Grief 3 betreft de rente. Deze grief faalt. De – onweersproken – wettelijke handelsrente van artikel 6:119a BW is, zoals de kantonrechter heeft geoordeeld, verschuldigd (uiteraard alleen over het bedrag van € 2.958,29).
6.3.
Grief 4 betreft de proceskosten. Deze grief slaagt.

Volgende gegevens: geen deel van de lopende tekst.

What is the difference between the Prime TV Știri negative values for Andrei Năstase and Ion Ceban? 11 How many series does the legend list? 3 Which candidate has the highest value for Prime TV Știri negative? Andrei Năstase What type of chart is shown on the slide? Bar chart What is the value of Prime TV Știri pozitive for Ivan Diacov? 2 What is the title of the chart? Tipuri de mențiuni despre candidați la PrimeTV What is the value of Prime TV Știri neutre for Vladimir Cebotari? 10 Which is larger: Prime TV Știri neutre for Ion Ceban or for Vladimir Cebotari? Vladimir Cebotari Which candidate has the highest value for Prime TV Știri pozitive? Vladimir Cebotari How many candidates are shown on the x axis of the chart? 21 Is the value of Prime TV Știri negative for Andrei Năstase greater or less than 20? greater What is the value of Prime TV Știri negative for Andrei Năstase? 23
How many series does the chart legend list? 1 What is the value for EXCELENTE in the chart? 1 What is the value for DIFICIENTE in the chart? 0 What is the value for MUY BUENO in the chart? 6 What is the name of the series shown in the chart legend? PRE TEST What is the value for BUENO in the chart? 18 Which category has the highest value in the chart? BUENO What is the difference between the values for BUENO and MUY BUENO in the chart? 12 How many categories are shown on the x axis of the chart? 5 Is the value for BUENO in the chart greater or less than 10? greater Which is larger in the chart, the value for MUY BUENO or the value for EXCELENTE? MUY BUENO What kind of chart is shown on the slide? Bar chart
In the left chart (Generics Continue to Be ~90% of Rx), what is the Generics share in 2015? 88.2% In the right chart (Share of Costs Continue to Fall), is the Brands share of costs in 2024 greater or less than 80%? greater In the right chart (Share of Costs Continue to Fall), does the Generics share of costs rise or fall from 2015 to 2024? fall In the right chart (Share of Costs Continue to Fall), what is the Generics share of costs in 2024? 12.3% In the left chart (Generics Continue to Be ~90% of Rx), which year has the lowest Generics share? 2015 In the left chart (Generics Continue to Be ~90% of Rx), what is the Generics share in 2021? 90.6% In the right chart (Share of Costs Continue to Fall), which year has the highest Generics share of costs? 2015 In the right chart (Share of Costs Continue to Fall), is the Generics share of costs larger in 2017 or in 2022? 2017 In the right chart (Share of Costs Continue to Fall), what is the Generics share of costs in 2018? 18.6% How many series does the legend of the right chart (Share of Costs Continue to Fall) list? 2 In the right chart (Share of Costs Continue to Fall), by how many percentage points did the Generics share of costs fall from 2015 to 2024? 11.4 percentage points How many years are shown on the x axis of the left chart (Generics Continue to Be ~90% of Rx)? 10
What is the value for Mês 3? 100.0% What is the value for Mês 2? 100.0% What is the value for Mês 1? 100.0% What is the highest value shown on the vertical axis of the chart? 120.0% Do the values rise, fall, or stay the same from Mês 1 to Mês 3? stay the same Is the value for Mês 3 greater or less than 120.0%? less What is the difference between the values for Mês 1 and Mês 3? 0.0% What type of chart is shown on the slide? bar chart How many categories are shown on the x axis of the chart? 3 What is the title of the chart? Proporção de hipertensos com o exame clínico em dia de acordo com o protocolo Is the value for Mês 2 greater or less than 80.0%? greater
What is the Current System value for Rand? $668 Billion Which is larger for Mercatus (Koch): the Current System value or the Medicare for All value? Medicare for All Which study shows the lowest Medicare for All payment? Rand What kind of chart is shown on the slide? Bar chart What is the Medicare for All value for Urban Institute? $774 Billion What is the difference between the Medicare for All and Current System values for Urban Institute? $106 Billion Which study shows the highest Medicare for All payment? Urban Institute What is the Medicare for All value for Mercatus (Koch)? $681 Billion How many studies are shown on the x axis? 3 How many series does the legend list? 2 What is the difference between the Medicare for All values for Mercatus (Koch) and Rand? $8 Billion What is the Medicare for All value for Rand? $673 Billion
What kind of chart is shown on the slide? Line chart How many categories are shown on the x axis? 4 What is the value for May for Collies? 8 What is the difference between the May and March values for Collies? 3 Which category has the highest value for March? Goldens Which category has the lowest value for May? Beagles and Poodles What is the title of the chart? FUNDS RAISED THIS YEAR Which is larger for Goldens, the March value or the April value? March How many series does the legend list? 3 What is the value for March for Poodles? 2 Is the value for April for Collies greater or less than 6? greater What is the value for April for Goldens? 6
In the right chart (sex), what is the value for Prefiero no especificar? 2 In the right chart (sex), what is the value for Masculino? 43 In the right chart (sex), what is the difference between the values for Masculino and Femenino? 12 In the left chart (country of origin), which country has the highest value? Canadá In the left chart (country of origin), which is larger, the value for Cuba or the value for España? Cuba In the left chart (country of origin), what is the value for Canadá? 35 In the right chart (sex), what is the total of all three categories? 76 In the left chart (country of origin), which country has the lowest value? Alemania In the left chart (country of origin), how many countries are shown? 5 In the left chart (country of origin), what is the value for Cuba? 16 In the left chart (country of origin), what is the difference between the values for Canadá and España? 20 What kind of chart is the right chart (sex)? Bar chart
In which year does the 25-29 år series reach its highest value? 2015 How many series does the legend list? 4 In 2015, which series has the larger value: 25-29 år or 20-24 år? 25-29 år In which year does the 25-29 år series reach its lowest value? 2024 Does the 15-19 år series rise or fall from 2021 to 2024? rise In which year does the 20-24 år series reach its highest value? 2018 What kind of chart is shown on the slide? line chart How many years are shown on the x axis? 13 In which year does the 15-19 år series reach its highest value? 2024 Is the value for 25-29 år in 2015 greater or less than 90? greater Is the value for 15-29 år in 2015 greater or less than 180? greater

Nu iedere partij op enkele punten in het ongelijk is gesteld, zullen de proceskosten in beide instanties tussen partijen worden gecompenseerd, in die zin dat iedere partij de eigen proceskosten draagt.

7.De uitspraak

Het hof:
vernietigt het vonnis waarvan beroep;
en opnieuw rechtdoende:
veroordeelt Banenmatch € 2.958,29 aan [de vennootschap naar Spaans recht] te betalen, te vermeerderen met de wettelijke handelsrente van artikel 6:119a BW vanaf 2 mei 2014 tot aan de dag der algehele voldoening;
verklaart dit arrest tot zover uitvoerbaar bij voorraad;
compenseert de proceskosten in eerste aanleg en in hoger beroep tussen partijen, in die zin dat iedere partij de eigen proceskosten draagt;
wijst af het meer of anders door beide partijen gevorderde.
Dit arrest is gewezen door mrs. C.W.T. Vriezen, L.S. Frakes en J.M.W. Werker en is in het openbaar uitgesproken door de rolraadsheer op 23 januari 2018.